Olivier Nakache et Éric Toledano : “Oui, En Thérapie passe aussi en Allemagne, c'est le principe d'Arte, vous êtes au courant ?”

La semaine dernière, nous vous disions tout le bien que nous pensions d’En thérapie, la nouvelle série d’Arte chapeautée par Olivier Nakache et Eric Toledano. Une adaptation d’une création au départ israélienne, BeTipul, diffusée entre 2005 et 2008, et dont la déclinaison américaine avec Gabriel Byrne, In Treatment, avait compté parmi les fleurons de HBO à la fin des années 2000. Le principe est simple : montrer un psy face à ses patients, en séance. Pour cette version française, le tandem auteur d’Intouchables et du Sens de la fête (avec le regretté Jean-Pierre Bacri) a décidé de placer l’action à Paris, au lendemain des attentats du 13 novembre 2015. Un climat pour le moins plombé, qui plus est dans le cadre d’un strict huis-clos, celui du cabinet du psy, où la seule action se résume à un dialogue, parfois difficile à ouvrir. Les deux réalisateurs, que l’on connaissait jusqu’ici pour leur cinéma optimiste et dynamique, n’ont donc choisi ni la facilité ni la prévisibilité. Le risque a payé car le résultat, plus que réussi, séduit un très large public, puisque la série a conquis 7,6 millions d’internautes depuis sa mise en ligne le 28 janvier. Alors que les cinq premiers épisodes diffusés jeudi 4 février en prime-time sur Arte a réuni 1,8 million de téléspectateurs. Un score fantastique.

En décembre dernier, nous avions eu la chance de poser quelques questions à Olivier Nakache et Eric Toledano via Zoom.

Vos films sont plutôt feel-good en général, ou disons qu’ils célèbrent souvent la vie, le mouvement, le lien entre les gens. Avec En Thérapie, on vous découvre dans un registre totalement différent, intimiste, parfois sombre, voire pesant …

Eric Toledano : Si on arrive à surprendre, et à ne pas être toujours là où l’on nous attend, c’est déjà pas mal. Et puis il faut aussi voir que la comédie, comme on le dit souvent, c’est de la tristesse déguisée ! C’est une façon de maquiller la réalité, parce qu’on sait que celle-ci n’est pas toujours drôle. Mais parfois, on a envie de moins la maquiller, et c’est de cette envie dont vient En Thérapie. L’idée du projet remonte à 2013 ou 2014 : on connaissait la série israélienne à la base, déclinée dans de nombreux pays, mais Hagai Levi, le showrunner, s’étonnait du fait qu’elle n’ait été reprise ni en France ni en Allemagne, qui sont pourtant deux grands pays de psychanalyse. On avait donc commencé à y réfléchir avec Yaël Fogiel et Laetitia Gonzalez, les deux productrices des Films du poisson qui nous l’avaient proposé, mais sans lancer le projet.

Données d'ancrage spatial
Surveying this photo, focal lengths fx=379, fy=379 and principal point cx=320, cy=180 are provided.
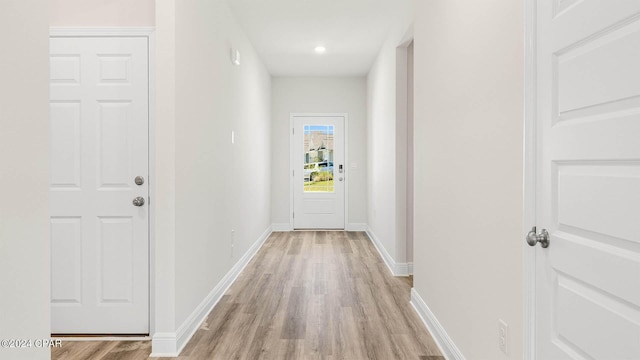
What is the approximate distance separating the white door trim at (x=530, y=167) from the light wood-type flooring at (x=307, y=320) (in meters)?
1.03

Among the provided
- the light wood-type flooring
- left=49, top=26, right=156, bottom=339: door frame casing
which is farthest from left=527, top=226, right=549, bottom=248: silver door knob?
left=49, top=26, right=156, bottom=339: door frame casing

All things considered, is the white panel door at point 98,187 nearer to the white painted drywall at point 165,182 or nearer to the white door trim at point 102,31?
the white door trim at point 102,31

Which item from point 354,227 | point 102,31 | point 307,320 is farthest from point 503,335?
point 354,227

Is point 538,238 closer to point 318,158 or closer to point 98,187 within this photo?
point 98,187

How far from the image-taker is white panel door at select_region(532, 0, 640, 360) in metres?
0.93

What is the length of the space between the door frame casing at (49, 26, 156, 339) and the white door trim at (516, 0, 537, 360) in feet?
6.90

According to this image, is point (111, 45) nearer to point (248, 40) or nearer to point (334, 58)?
point (248, 40)

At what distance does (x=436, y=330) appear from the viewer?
245 cm

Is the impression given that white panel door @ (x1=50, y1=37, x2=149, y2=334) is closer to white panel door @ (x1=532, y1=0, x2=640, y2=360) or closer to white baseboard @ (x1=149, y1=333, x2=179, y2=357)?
white baseboard @ (x1=149, y1=333, x2=179, y2=357)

- Exercice A: Pouvez-vous recopier mot pour mot le passage du texte fourni qui va de "Eric Toledano : Si" jusqu'à "lancer le projet." ?
- Exercice B: Comment résumeriez-vous le texte fourni en deux phrases ?

- Votre réponse A:
Eric Toledano : Si on arrive à surprendre, et à ne pas être toujours là où l’on nous attend, c’est déjà pas mal. Et puis il faut aussi voir que la comédie, comme on le dit souvent, c’est de la tristesse déguisée ! C’est une façon de maquiller la réalité, parce qu’on sait que celle-ci n’est pas toujours drôle. Mais parfois, on a envie de moins la maquiller, et c’est de cette envie dont vient En Thérapie. L’idée du projet remonte à 2013 ou 2014 : on connaissait la série israélienne à la base, déclinée dans de nombreux pays, mais Hagai Levi, le showrunner, s’étonnait du fait qu’elle n’ait été reprise ni en France ni en Allemagne, qui sont pourtant deux grands pays de psychanalyse. On avait donc commencé à y réfléchir avec Yaël Fogiel et Laetitia Gonzalez, les deux productrices des Films du poisson qui nous l’avaient proposé, mais sans lancer le projet.

- Votre réponse B: En thérapie, série d'Arte chapeautée par Olivier Nakache et Éric Toledano et adaptée de la série israélienne BeTipul, montre un psy face à ses patients en séance, à Paris, au lendemain des attentats du 13 novembre 2015, et elle a conquis 7,6 millions d'internautes depuis sa mise en ligne le 28 janvier. Interrogé en décembre via Zoom, Éric Toledano explique que la comédie est de la tristesse déguisée, que la série vient d'une envie de moins maquiller la réalité et que l'idée du projet remonte à 2013 ou 2014.